[[ SOURCE MATERIAL open ]]

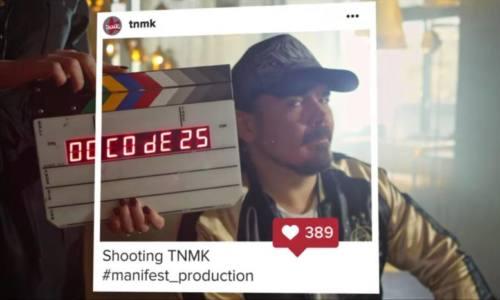 ТНМК в клипе «Дзеркало» о глянцевой жизни и погоне за трендами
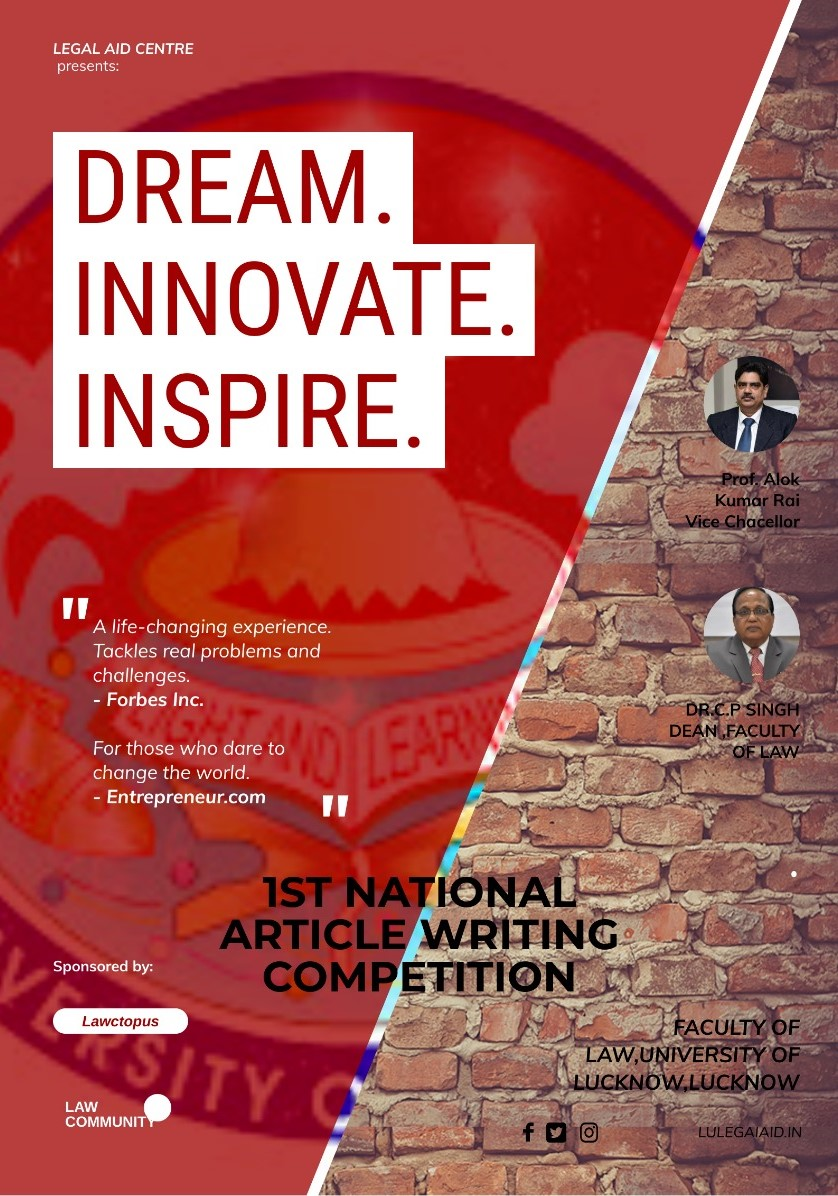 National Article Writing Competition by University Of Lucknow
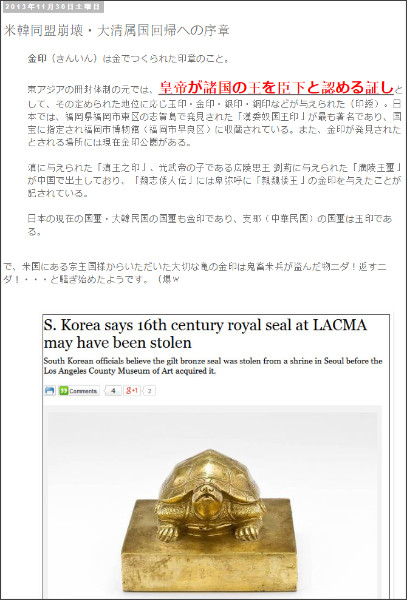 http://tokumei10.blogspot.com/2013/11/blog-post_9133.html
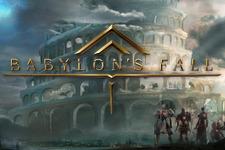 プラチナゲームズ開発スクエニ新作ARPG『バビロンズフォール』CBT実施に先駆け「特別放送」配信決定 画像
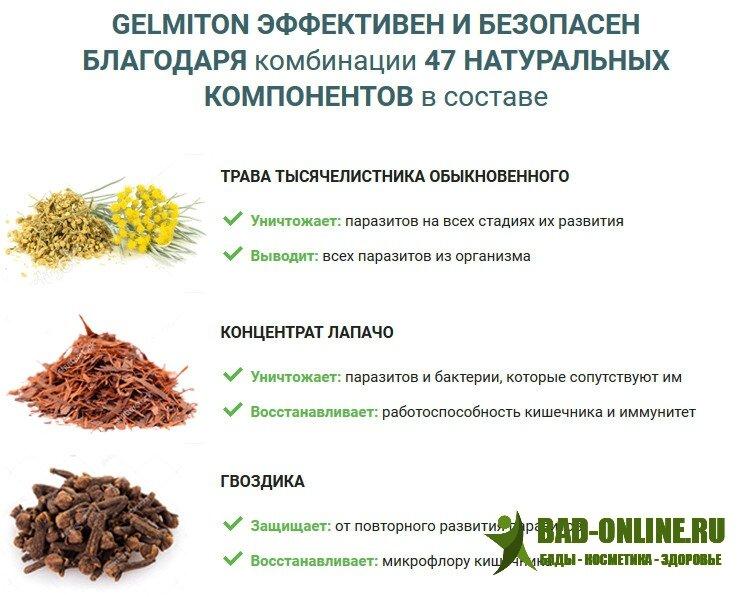 Gelmiton от паразитов в Иваново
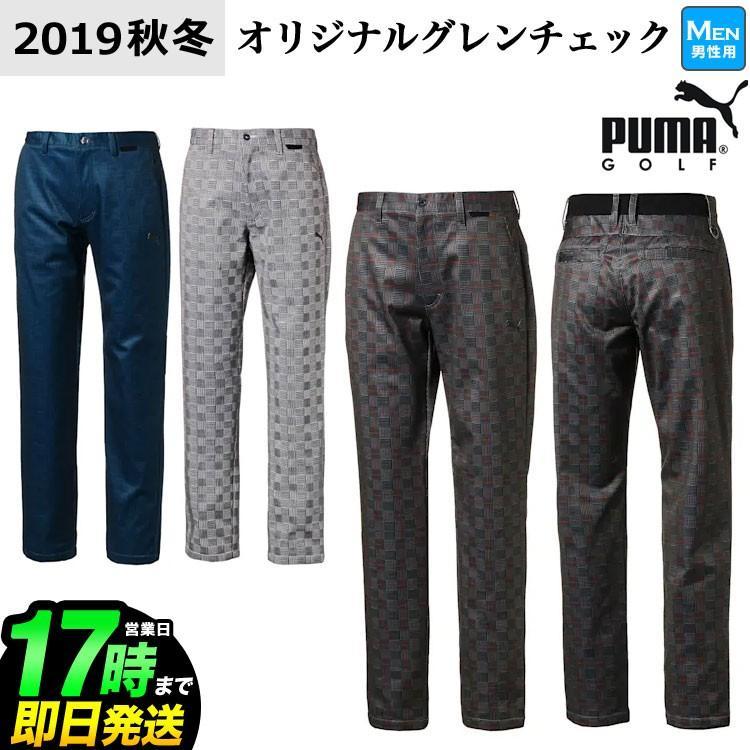プーマ ゴルフウェア 923923 ボンデッド テーパード パンツ ストレッチ (メンズ)【U10】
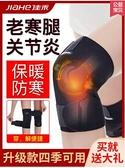 佳禾護膝保暖老寒腿護漆膝蓋護套女士關節薄款女夏老人自發熱護膝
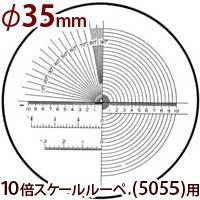 φ35 長さ 角度 R測定 交換用スケール S-206 10倍スケール 5055/SCLI-10用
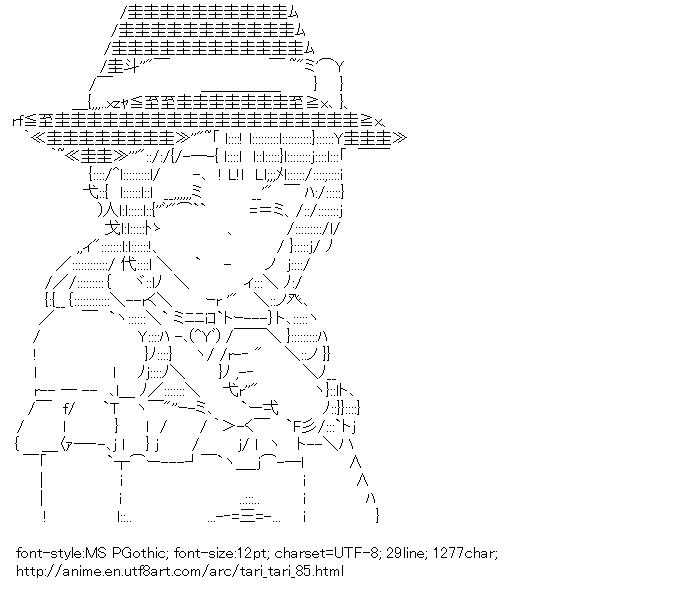 TARI TARI,Okita Sawa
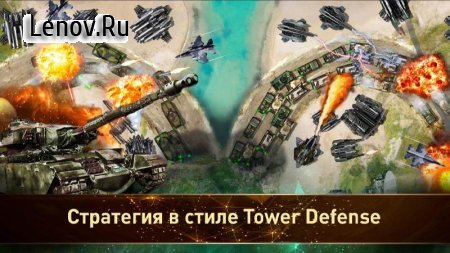 Tower Defense: Final Battle LUXE v 1.2.1 (Mod Money)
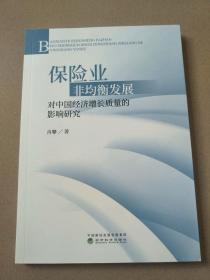 保险业非均衡发展对中国经济增长质量的影响研究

[[ SOURCE MATERIAL closed ]]

* INSTRUCTIONS FOR THE TASK
Leave out the pictures and print each record exactly as it stands.

* WRITTEN RESPONSE
 ТНМК в клипе «Дзеркало» о глянцевой жизни и погоне за трендами
 National Article Writing Competition by University Of Lucknow
 http://tokumei10.blogspot.com/2013/11/blog-post_9133.html
 プラチナゲームズ開発スクエニ新作ARPG『バビロンズフォール』CBT実施に先駆け「特別放送」配信決定 画像
 Gelmiton от паразитов в Иваново
プーマ ゴルフウェア 923923 ボンデッド テーパード パンツ ストレッチ (メンズ)【U10】
 佳禾護膝保暖老寒腿護漆膝蓋護套女士關節薄款女夏老人自發熱護膝
 φ35 長さ 角度 R測定 交換用スケール S-206 10倍スケール 5055/SCLI-10用
 TARI TARI,Okita Sawa
 Tower Defense: Final Battle LUXE v 1.2.1 (Mod Money)
 保险业非均衡发展对中国经济增长质量的影响研究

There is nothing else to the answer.